> [Short task 1] In the excerpt about the Husteads' store below, how many residents did the town have during the Depression?

He was shocked to learn that the profitability of his new products in the last year had varied from 1 percent to as high as 39 percent. He asked me which ones earned 39 percent. When I told him, he laughed.

I asked what was funny. He said that those were easier to do than the less profitable ones, but he had been afraid to do too much in that area. From then on, he refocused in the high profit new product area and grew earnings faster than the business had ever done before.

It was a nice ending to the story. let's look at an example to see how to think about what to add.

A young married couple, Mr. William and Ms. Dorothy Hustead, bought a small store in a tiny town near the South Dakota Badlands. From 1931 to 1936, they struggled through the Depression serving the town's 326 impoverished residents.

One day in 1936, Ms. Hustead, bothered by the sound of cars on the nearby highway heading for Mount Rushmore, persuaded her husband to expand their business to serve these travelers. Mr. Hustead put up signs on the highway to draw visitors to their store, making a unique appeal. The signs said, "Free Ice Water . . . Wall Drug." In those days before automobile air conditioning was common, that offer was a powerful appeal.

> [Material for this task]
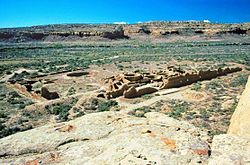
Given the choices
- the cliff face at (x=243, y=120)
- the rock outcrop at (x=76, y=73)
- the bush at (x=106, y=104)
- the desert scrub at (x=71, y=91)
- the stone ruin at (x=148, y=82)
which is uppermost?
the cliff face at (x=243, y=120)

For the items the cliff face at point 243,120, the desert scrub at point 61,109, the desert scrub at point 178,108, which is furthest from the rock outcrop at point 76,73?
Result: the cliff face at point 243,120

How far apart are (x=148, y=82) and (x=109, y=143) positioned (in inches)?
1216

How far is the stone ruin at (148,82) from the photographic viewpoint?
30562mm

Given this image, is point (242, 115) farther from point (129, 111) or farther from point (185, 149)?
point (129, 111)

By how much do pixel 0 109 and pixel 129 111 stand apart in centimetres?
1203

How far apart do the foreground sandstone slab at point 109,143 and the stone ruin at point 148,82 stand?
22.4m

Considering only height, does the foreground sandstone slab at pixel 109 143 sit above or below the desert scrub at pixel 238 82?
above

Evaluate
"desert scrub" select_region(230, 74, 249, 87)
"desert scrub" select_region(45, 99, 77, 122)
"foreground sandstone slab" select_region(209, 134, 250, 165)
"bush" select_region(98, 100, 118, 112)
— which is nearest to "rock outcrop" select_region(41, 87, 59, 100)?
"desert scrub" select_region(45, 99, 77, 122)

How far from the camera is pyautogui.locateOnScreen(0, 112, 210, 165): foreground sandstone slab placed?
6.00 metres

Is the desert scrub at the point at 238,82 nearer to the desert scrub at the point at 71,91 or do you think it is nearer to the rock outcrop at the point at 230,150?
the desert scrub at the point at 71,91

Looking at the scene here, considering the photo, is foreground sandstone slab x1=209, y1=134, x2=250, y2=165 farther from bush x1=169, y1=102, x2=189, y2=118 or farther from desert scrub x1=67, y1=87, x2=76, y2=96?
desert scrub x1=67, y1=87, x2=76, y2=96

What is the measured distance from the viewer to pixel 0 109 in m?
27.6

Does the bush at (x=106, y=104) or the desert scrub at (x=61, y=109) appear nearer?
the desert scrub at (x=61, y=109)

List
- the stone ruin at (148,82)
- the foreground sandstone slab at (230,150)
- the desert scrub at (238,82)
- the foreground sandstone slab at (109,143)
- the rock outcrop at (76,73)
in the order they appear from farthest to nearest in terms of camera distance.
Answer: the rock outcrop at (76,73)
the desert scrub at (238,82)
the stone ruin at (148,82)
the foreground sandstone slab at (109,143)
the foreground sandstone slab at (230,150)
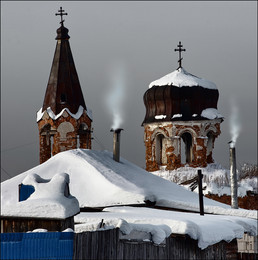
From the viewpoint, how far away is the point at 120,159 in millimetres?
19656

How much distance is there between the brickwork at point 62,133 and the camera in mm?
27000

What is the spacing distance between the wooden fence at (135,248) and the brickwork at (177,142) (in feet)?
67.6

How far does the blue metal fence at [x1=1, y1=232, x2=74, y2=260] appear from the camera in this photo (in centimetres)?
781

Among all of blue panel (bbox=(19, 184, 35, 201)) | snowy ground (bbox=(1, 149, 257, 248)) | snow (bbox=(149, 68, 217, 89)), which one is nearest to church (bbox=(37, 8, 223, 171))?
snow (bbox=(149, 68, 217, 89))

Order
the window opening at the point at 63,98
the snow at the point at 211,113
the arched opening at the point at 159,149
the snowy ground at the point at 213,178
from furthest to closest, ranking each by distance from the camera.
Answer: the arched opening at the point at 159,149 < the snow at the point at 211,113 < the snowy ground at the point at 213,178 < the window opening at the point at 63,98

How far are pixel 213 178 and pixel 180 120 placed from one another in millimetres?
3105

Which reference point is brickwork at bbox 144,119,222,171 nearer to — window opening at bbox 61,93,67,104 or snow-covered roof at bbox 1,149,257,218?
window opening at bbox 61,93,67,104

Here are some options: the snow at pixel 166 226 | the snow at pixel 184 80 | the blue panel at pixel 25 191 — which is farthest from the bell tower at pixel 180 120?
the blue panel at pixel 25 191

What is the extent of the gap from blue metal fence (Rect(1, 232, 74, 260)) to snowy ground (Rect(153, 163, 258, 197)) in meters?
24.8

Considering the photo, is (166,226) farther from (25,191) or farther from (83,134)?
(83,134)

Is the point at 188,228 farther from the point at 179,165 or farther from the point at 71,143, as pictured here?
the point at 179,165

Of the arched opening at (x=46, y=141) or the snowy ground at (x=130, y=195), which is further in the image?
the arched opening at (x=46, y=141)

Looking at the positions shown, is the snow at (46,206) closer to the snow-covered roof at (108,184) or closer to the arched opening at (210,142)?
the snow-covered roof at (108,184)

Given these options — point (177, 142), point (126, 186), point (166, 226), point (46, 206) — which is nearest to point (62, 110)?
point (177, 142)
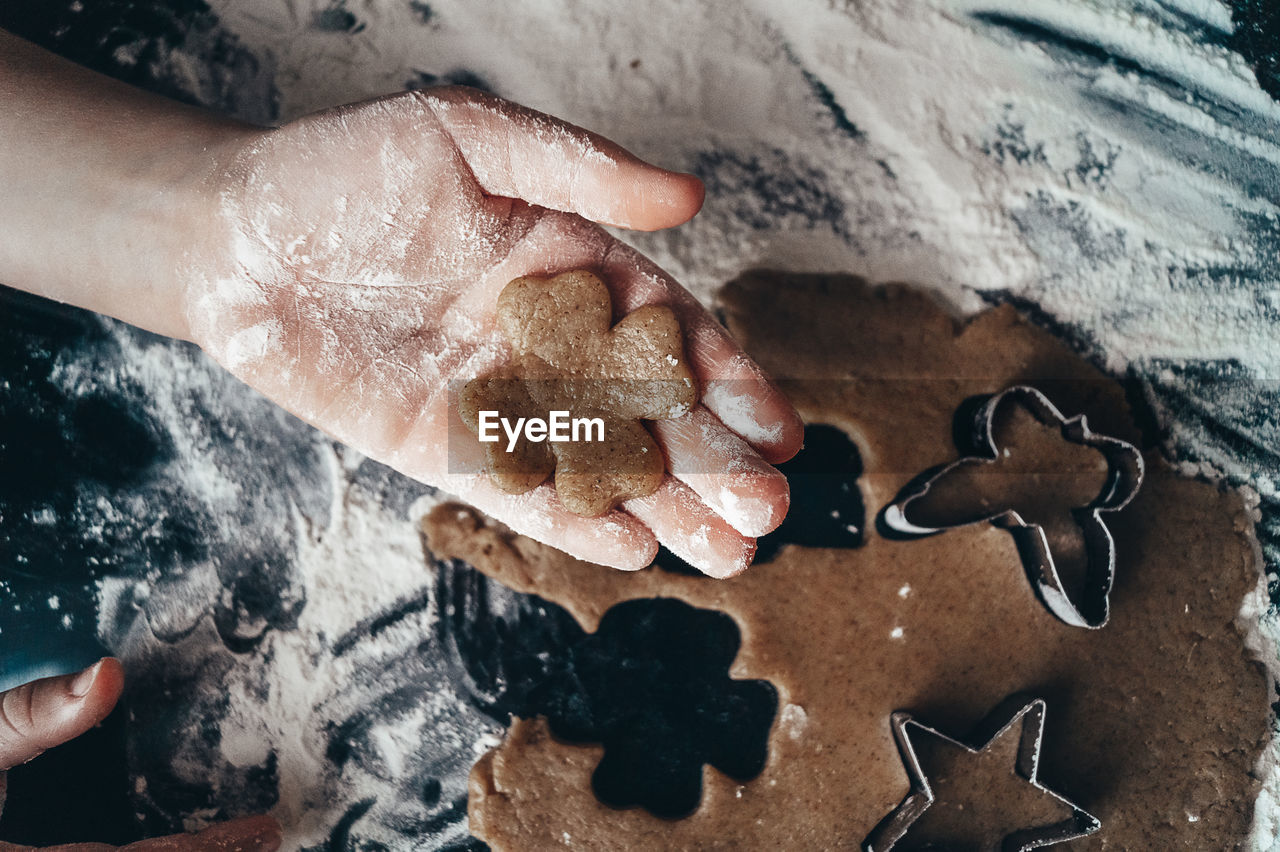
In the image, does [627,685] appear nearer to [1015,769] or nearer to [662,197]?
[1015,769]

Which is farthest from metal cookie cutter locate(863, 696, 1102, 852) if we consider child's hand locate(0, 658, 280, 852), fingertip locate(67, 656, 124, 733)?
fingertip locate(67, 656, 124, 733)

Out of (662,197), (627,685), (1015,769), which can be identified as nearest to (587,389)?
(662,197)

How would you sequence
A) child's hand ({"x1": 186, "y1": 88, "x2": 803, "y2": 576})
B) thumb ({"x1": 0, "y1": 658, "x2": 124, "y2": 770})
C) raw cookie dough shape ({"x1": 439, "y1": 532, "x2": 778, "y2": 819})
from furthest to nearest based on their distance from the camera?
raw cookie dough shape ({"x1": 439, "y1": 532, "x2": 778, "y2": 819})
thumb ({"x1": 0, "y1": 658, "x2": 124, "y2": 770})
child's hand ({"x1": 186, "y1": 88, "x2": 803, "y2": 576})

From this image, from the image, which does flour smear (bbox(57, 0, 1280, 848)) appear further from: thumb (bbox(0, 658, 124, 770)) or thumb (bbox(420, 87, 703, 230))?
thumb (bbox(420, 87, 703, 230))

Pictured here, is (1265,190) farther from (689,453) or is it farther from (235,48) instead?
(235,48)

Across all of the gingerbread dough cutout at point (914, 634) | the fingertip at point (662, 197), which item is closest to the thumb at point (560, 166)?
the fingertip at point (662, 197)

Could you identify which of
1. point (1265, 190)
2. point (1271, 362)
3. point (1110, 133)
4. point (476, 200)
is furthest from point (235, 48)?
point (1271, 362)

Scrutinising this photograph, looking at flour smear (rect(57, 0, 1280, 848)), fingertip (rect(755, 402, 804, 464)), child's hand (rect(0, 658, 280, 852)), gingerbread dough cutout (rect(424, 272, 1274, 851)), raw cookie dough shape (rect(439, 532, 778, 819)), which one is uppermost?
flour smear (rect(57, 0, 1280, 848))

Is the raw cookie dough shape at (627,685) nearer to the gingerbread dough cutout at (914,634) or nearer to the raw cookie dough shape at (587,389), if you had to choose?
the gingerbread dough cutout at (914,634)
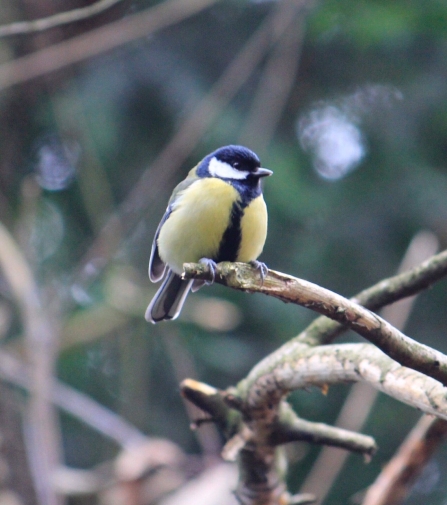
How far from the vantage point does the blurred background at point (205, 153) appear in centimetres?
438

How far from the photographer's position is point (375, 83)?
494cm

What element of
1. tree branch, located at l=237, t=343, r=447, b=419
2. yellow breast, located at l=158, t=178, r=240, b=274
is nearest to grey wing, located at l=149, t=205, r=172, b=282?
yellow breast, located at l=158, t=178, r=240, b=274

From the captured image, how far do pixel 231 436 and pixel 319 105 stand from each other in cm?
346

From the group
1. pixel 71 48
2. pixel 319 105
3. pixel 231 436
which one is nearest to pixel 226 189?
pixel 231 436

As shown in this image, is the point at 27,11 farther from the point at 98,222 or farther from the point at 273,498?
the point at 273,498

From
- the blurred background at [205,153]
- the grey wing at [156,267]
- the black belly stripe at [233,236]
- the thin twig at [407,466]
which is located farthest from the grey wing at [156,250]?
the blurred background at [205,153]

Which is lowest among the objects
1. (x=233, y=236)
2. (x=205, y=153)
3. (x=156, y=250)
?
(x=233, y=236)

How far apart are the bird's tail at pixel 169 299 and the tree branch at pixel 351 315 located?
1.01m

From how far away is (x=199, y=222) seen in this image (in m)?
2.23

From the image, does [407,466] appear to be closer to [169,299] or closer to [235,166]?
[169,299]

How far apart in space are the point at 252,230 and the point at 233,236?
69mm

> [Short task 2] Show every line of the listing above that contains the word "blue".

> [Finished answer 1] 326

> [Finished answer 2]
How far does the blue metal fence at [x1=1, y1=232, x2=74, y2=260] appear from the camera in this photo (in centimetres)?
Among all of blue panel (bbox=(19, 184, 35, 201)) | snowy ground (bbox=(1, 149, 257, 248)) | snow (bbox=(149, 68, 217, 89)), which one is nearest to church (bbox=(37, 8, 223, 171))?
Here are some options: the snow at pixel 166 226 | the snow at pixel 184 80 | the blue panel at pixel 25 191 — which is farthest from the bell tower at pixel 180 120?
the blue panel at pixel 25 191
What is the extent of the gap from blue metal fence (Rect(1, 232, 74, 260)) to snowy ground (Rect(153, 163, 258, 197)) in meters?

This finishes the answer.